Wednesday, February 29, 2012

Responding to Ritchin [chapter 8]

To preface, Ritchin has felt incredibly repetitive these last few chapters. I understand his emphasis on a hypertext, a hyper-reality that incorporates the realm of digital photography. But I am not finding the chapters different enough from one to another. In every chapter he throws in a [or multiple] statements about a curious viewer who may mouse over an image and more would be revealed. He almost as often mentions how many websites, projects, and shows, that he was personally part of........................................................End preface, I just had to get that out.

I think what I enjoyed most about this chapter was thinking about how photojournalists and the media record events and how we view those events through the photography that is presented to us. When I looked at the two images [viewpoints] of American troops invading Haiti in 1994 part of me is angry at the audacity of journalists to 'stage' such shots [as the top image is shown to be staged via the bottom image]. But it really only takes a minute for my rage to be replaced by sheer embarrassment that I have yet again believed that I understood an event through ONE single image. What a fool I am, we all are when we believe in the 'truth' of imagery from the media, especially that concerning politics and war. Ritchin pulls the perfect quote from Benjamin Bradlee saying:

"...What is actually happening that is being described by the media? Is Somalia being assulted in the predawn dark by crack U.S. troops? Or are bewildered GIs being photographed by freelance photographers who have been waiting for them for hours? The difference is often critical."

Bradlee is speaking of 'double images' of which nearly all non-computer generated photographs are. Every photo shot 'forward' through a viewfinder also had a view behind and to either side of the camera. But we hardly ever get more than that one view presented to us.

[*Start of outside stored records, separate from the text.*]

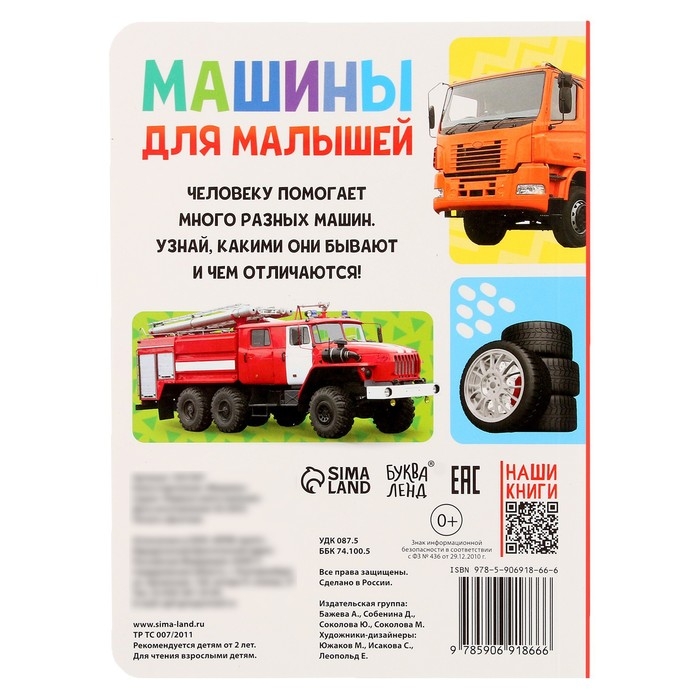 Книжка картонная &laquo;Машины&raquo; 10 стр., МИКС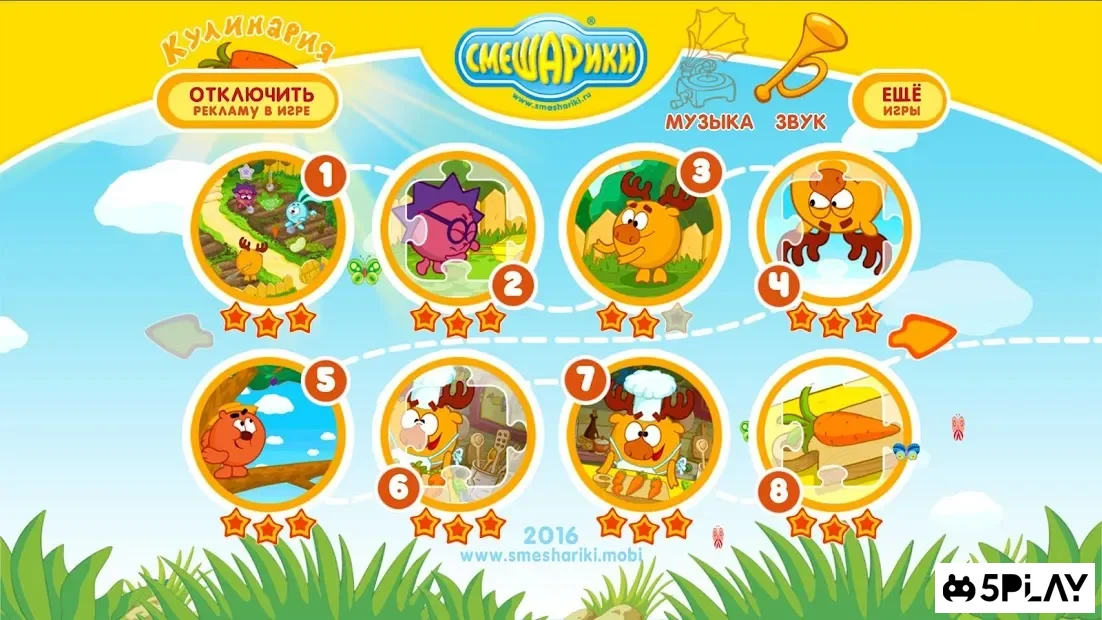 Smeshariki. Приготування 1.2.9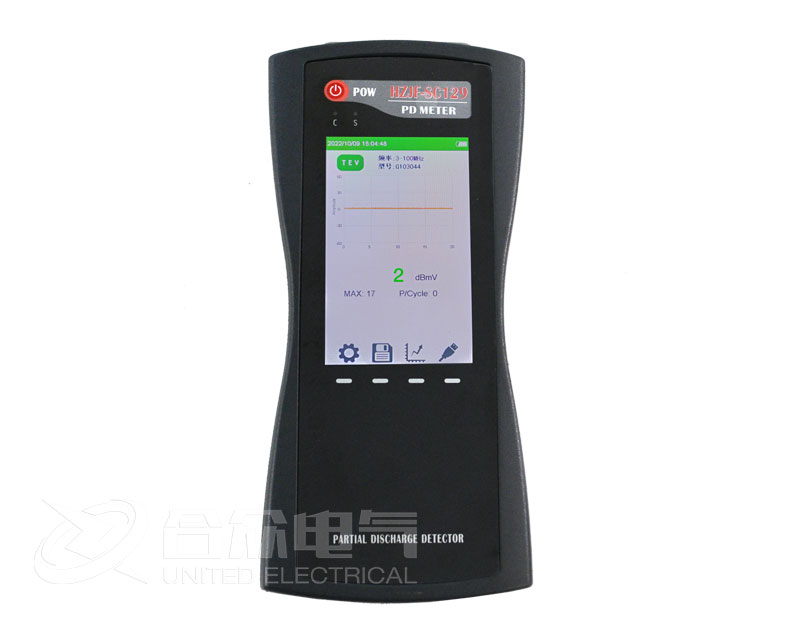 局部放電檢測(cè)儀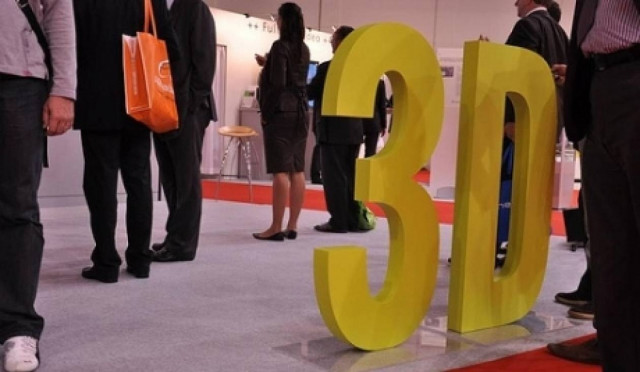 Απίστευτο! Υφάσμα με 3D ιδιότητες θα κρύβει τις ατέλειες σώματος!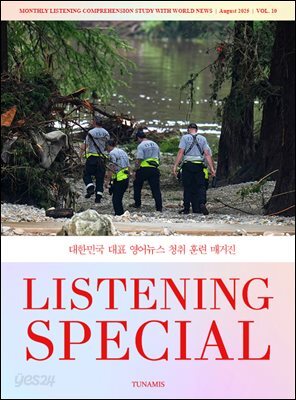 리스닝 스페셜 Listening Special : 10호 [2025]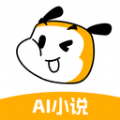 AI写小说v1.0.7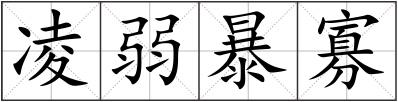 凌弱暴寡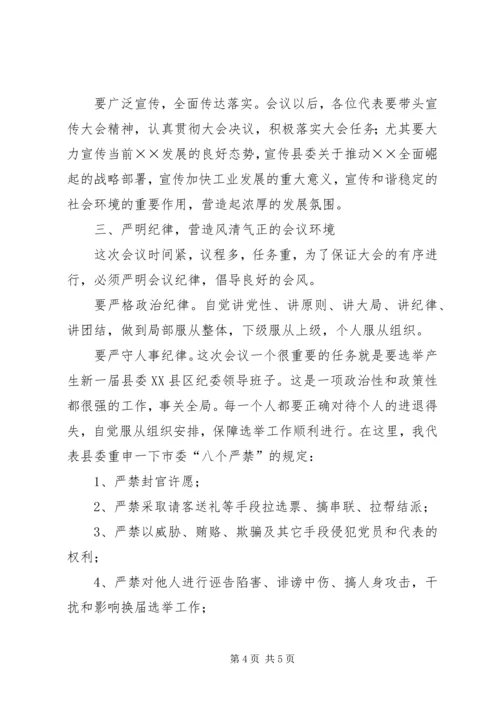 县委书记在党代会预备会议上的讲话 (2).docx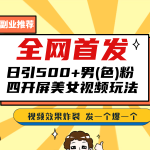 （6995期）全网首发！日引500+老色批 美女视频四开屏玩法！发一个爆一个！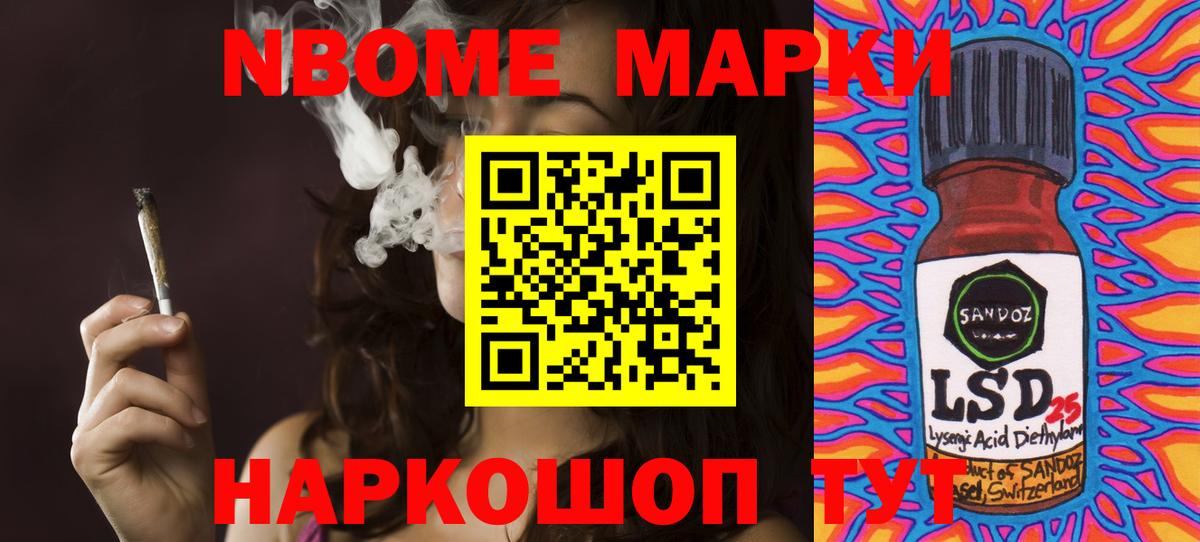ЛСД экстази кислота  Вход с VPN  Дзержинский  Лсд 25 экстази ecstasy 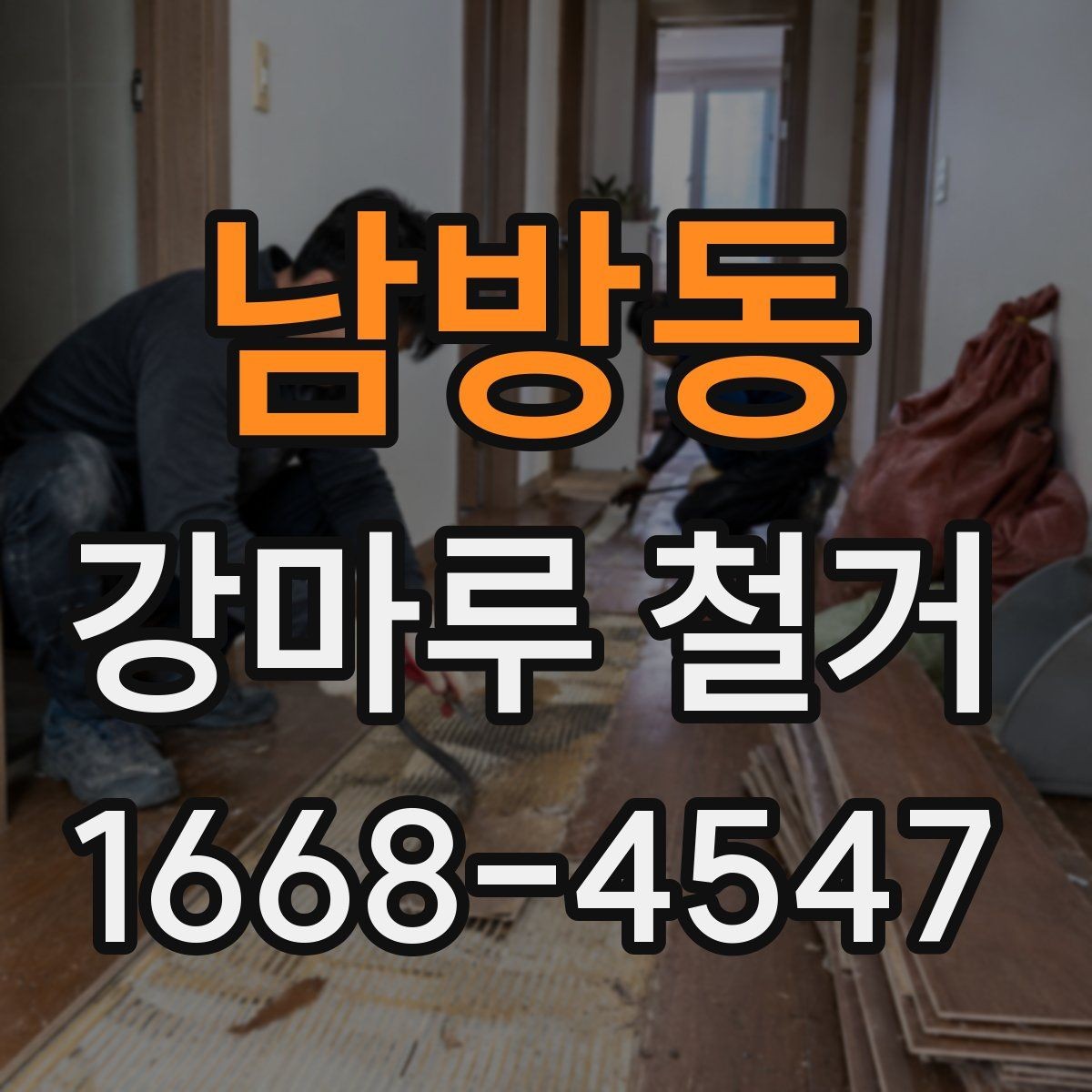 남방동 강마루 철거 전후 사진이 중요한 이유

As viewers we have to be careful of making too grand of assumptions about an event just because of one image [even when accompanied by captions because they too can be incorrect].

I like the idea of allowing subjects to have a say in how they are portrayed in the images of documentation [or to allow local subjects to document themselves]. To do so may allow for less errors in interpretation about a specific person or groups of peoples. Indeed a nice thought, but as we see how others are portrayed (through Facebook, blogs, fashion magazines, etc) we often try to create our own like image. In imitating those imitations are we really portraying our true selves then?

And finally I come back again to thinking about the purpose of the media and photojournalists working in war, poverty, famine, and diseased areas. I will admit that I am a skeptic. I do not know the intentions of the photographers, nor how they came about their imagery (faked, staged, ill-gotten gained, etc.), nor if the captions are true, nor if the image has been digitally enhanced, nor if I really have any right to view the [gruesome, heartbreaking, outrageous, etc.] image they returned with. There are so many variables to contemplate when considering an image from the media. And so many ways that images can inspire help, and so many that breed destruction and hatred within our culture and others.